[Stored data]
◇ ◇ ◇ ◇

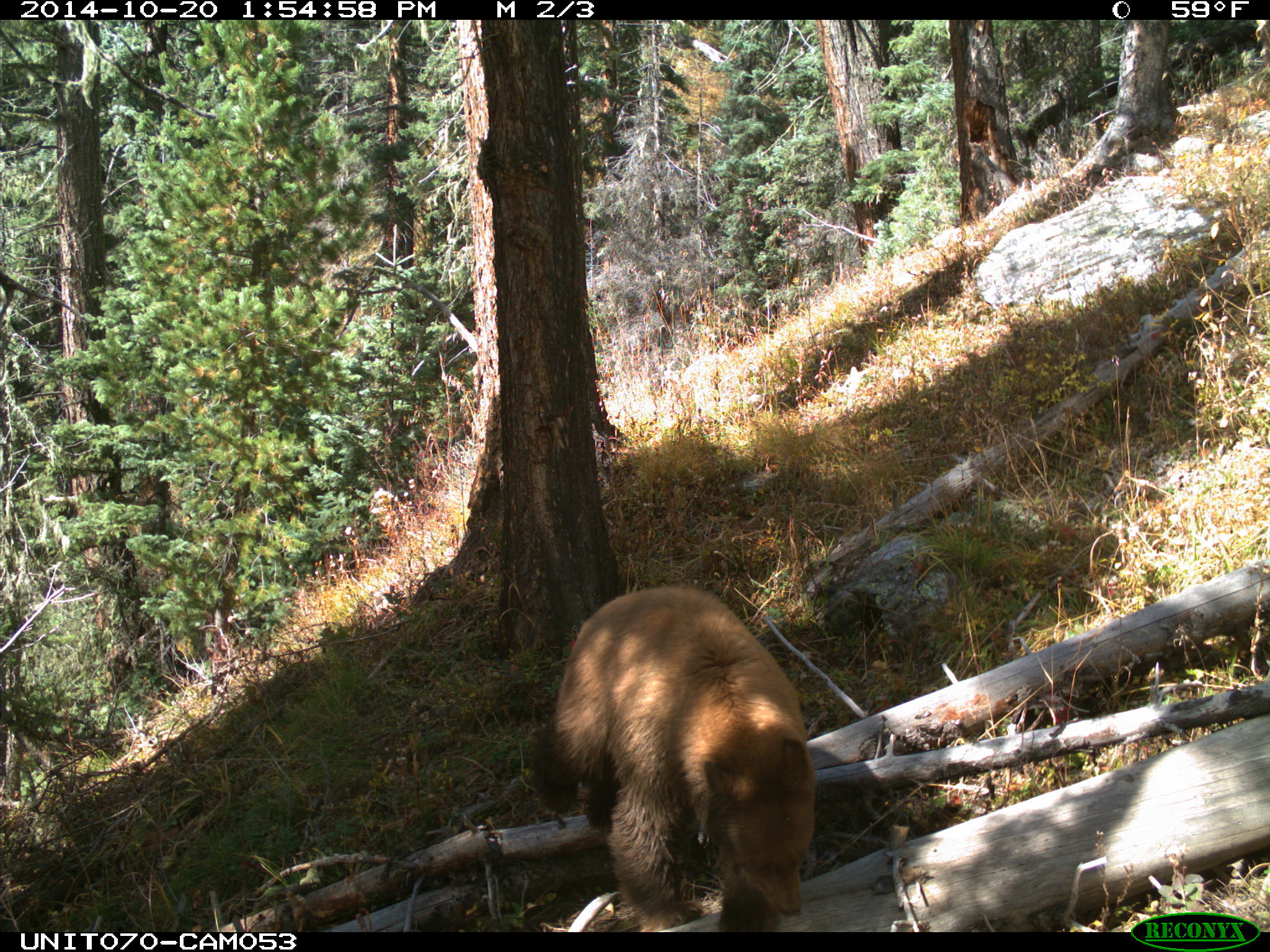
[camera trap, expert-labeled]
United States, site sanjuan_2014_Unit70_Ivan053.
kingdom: Animalia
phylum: Chordata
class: Mammalia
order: Carnivora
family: Ursidae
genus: Ursus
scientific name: Ursus americanus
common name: american black bear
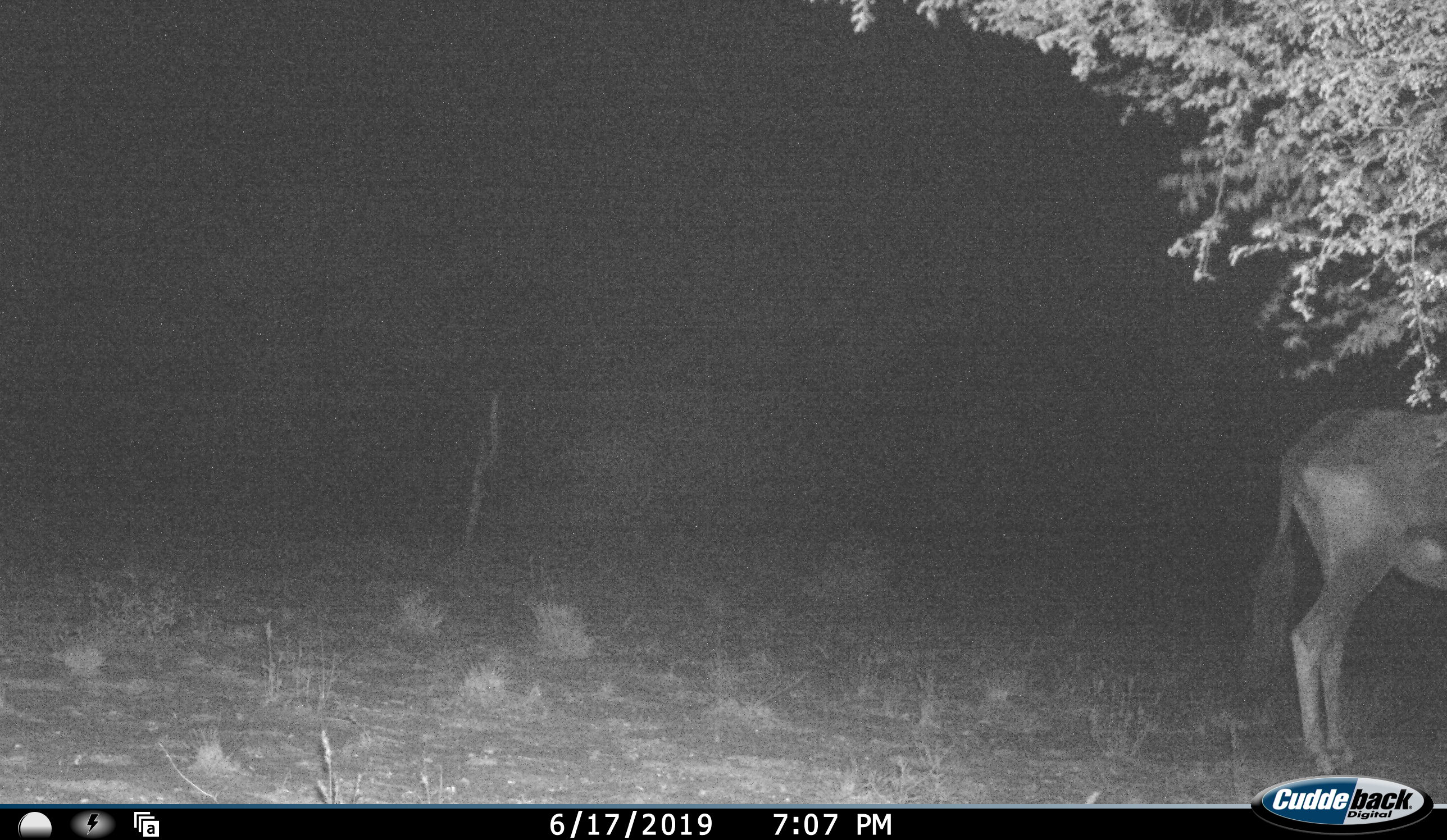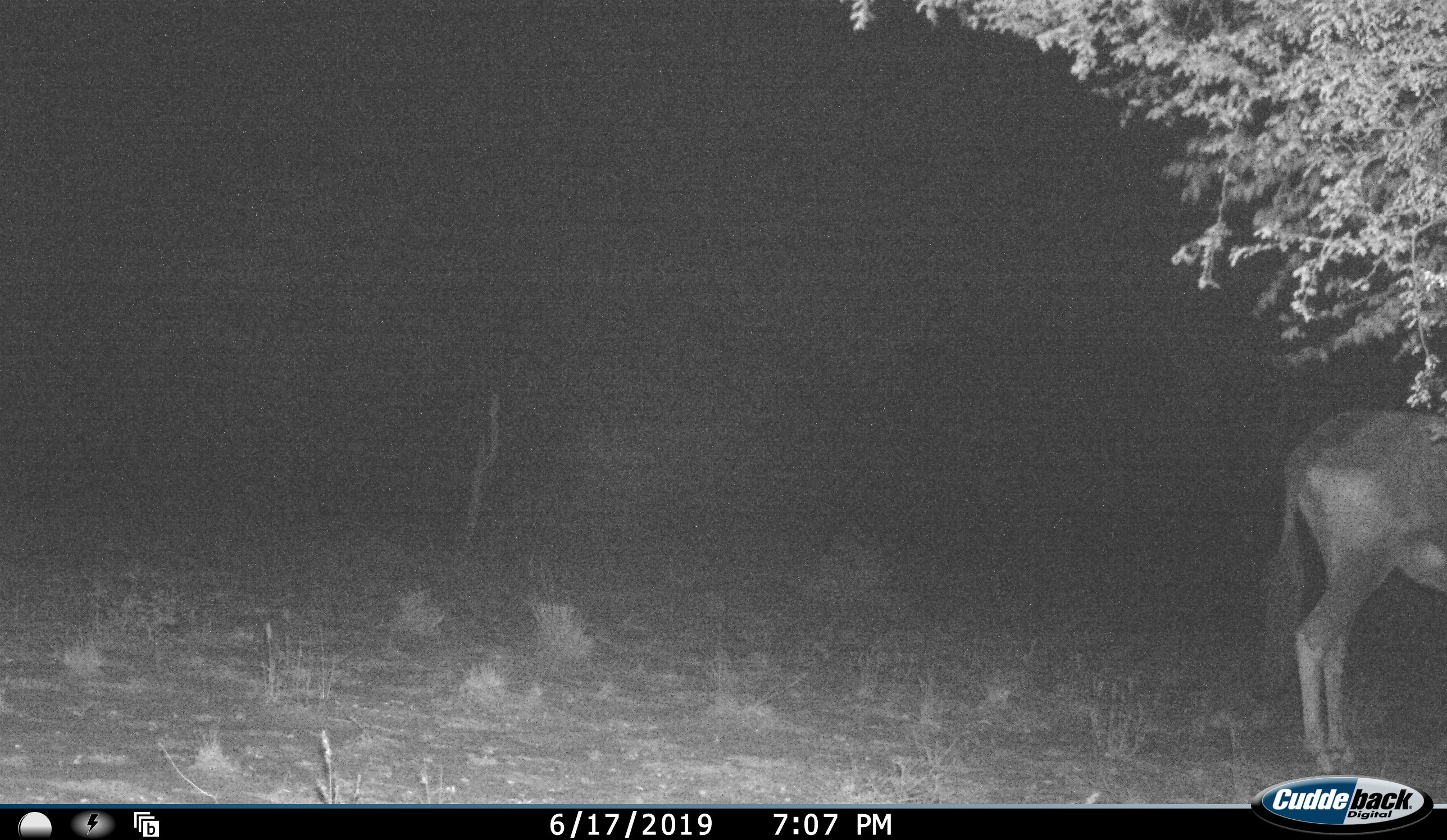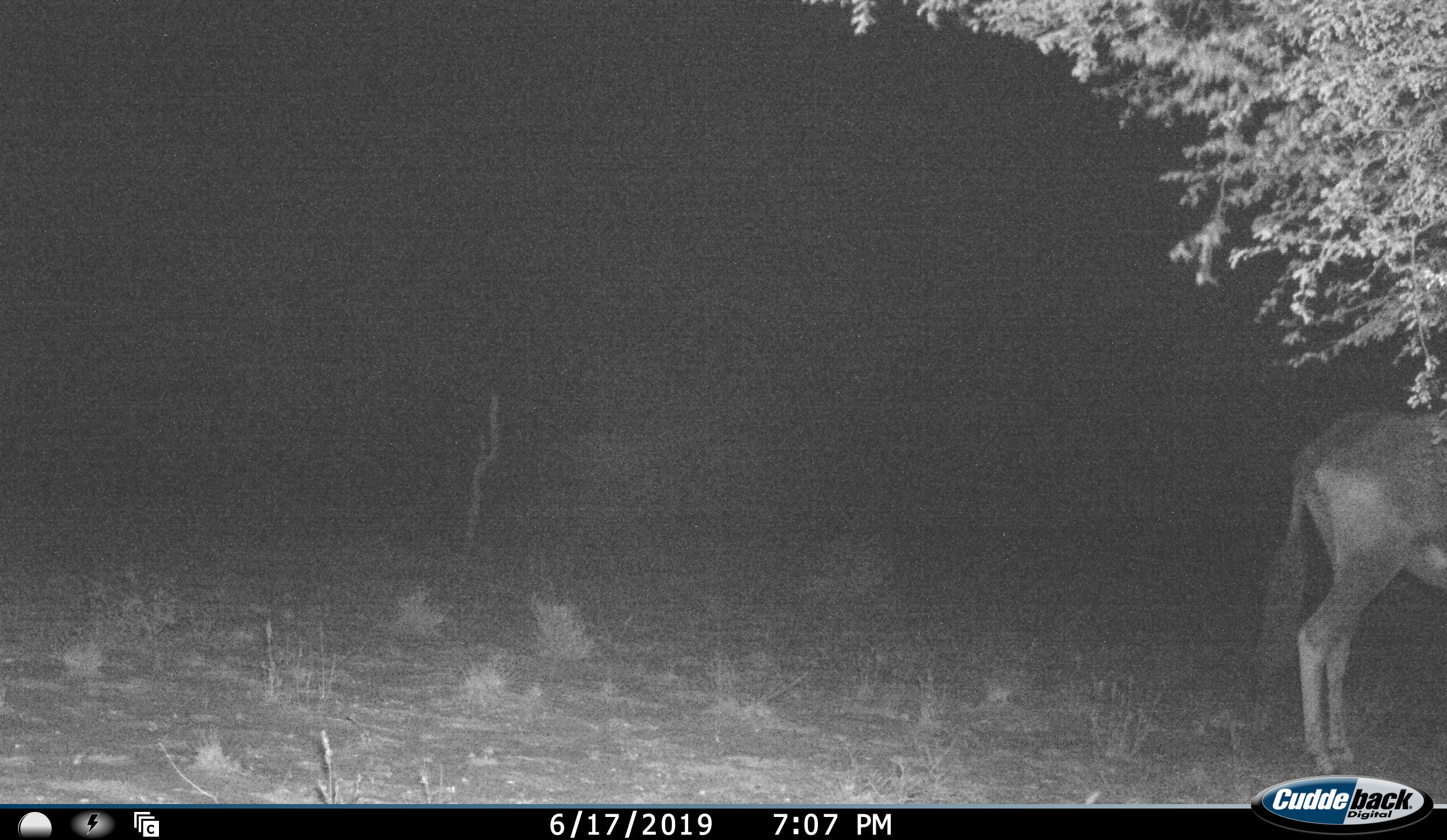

◇ ◇ ◇ ◇

Each line from the one with "phylum: Chordata" through the final line of the records must be copied exactly, with no pictures and no additional lines.

phylum: Chordata
class: Mammalia
order: Carnivora
family: Ursidae
genus: Ursus
scientific name: Ursus americanus
common name: american black bear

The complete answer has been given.